Integrasi Kurikulum Sekolah dan Pondok Pesantren, Mungkinkah?!?!?

Integrasi Kurikulum Sekolah dan Pondok Pesantren, Mungkinkah?!?!?

Prof. Dr. Amin Abdullah adalah salah satu tokoh besar UIN Sunan Kalijaga Yogyakarta yang melakukan transformasi besar dari IAIN menjadi UIN di Jogja pada tahun 2004. Pada waktu itu beliau ingin menyatukan antara pelajaran umum dan pelajaran keagamaan yang pada saat itu masih dipandang sesuatu yang berbeda dan tidak bisa disatukan. Akhirnya pada tahun tersebut beliau mencetuskan paradigma Intergrasi-Interkoneksi yang sampai saat ini menjadi landasan kurikulum seluruh jurusan, dasar ide pokok setiap kegiatan, serta ideologi utama ketika mahasiswa diskusi di kelas dan di warung kopi. Apa sih integrasi-interkonesi,.. hhmmm..... sebenarnya nanti akan menjadi diskusi yang panjang ketika penulis menjelaskan di sini secara teoritis lengkap

Sebelum kita berdiskusi lebih lanjut, ini adalah hasil pikiran dan renungan kang siddicq dalam beberapa hari lalu saat ingin menuliskan profil sekolahnya SMP Islam Prestasi Al Mubtadi-ien tentang status maupun posisi sekolah dan pondok pesantren serta bagaimana hubungannya. Apakah hanya secara formal saja ada sorogan al quran pagi dan madrasah diniyah setiap siang? atau budayanya yang khas pesantren diterapkan di sekolah? atau pelajaran yang bermuatan nilai-nilai Islami atau bahkan kurikulum yang teritegrasi seperti yang dicetuskan pak Amin Abdullah? Dan saya belum pernah nemu dan membaca (kalau yang sudah bagi-bagi referensi ya) terkait kategorisasi ini. Menurut saya ini suatu kekosongan pengetahuan medasar, ideologis lagi penting untuk diketahui seluruh masyarakat tidak hanya pihak sekolah dan orang tua murid.

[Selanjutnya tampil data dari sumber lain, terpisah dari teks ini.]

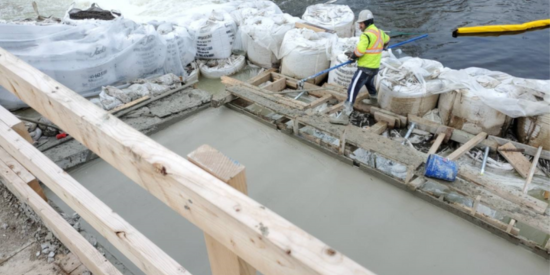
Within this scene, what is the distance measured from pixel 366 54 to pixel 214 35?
10.4ft

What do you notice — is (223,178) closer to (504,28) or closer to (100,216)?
(100,216)

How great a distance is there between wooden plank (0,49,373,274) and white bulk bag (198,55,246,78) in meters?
5.59

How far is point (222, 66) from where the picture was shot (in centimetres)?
683

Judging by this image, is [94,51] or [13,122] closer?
[13,122]

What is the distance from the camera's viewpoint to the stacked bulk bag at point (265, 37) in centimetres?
659

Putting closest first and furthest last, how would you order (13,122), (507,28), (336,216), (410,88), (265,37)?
(13,122)
(336,216)
(410,88)
(265,37)
(507,28)

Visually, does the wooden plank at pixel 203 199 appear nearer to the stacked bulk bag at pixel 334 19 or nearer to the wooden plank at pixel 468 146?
the wooden plank at pixel 468 146

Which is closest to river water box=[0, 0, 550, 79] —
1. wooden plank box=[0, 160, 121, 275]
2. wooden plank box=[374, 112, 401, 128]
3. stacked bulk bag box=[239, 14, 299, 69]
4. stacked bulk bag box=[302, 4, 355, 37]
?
stacked bulk bag box=[302, 4, 355, 37]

Mengapa hal ini penting, karena telah kita ketahui bersama sekolah-sekolah berlabelkan Islam banyak sekali kita jumpai dan semuanya mengunggulkan nilai-nilai agama Islam yang ada di sekolahnya tapi kita tidak tahu bagaimana sih penerapan nyata yang ada di setiap sekolah? dan manakah yang terbaik secara sistem, manajemen, output, proses maupun ideologisnya sehingga bisa kita jadikan role model sekolah Islam di seluruh Indonesia bahkan dunia.
Pemikiran kategorisasi Sekolah Islam ini bisa menjadi bahan menulis skripsi, tesis, artikel jurnal bahkan disertasi mungkin kalau memang nantinya menghasilkan sebuah teori katalogisasi baru. Mungkin dari pembaca-pembaca yang budiman kalau ada yang mau berkolaborasi saya siap menjadi mitra penelitian, soalnya saat ini (April 2018) saya belum ada urgensi penelitian.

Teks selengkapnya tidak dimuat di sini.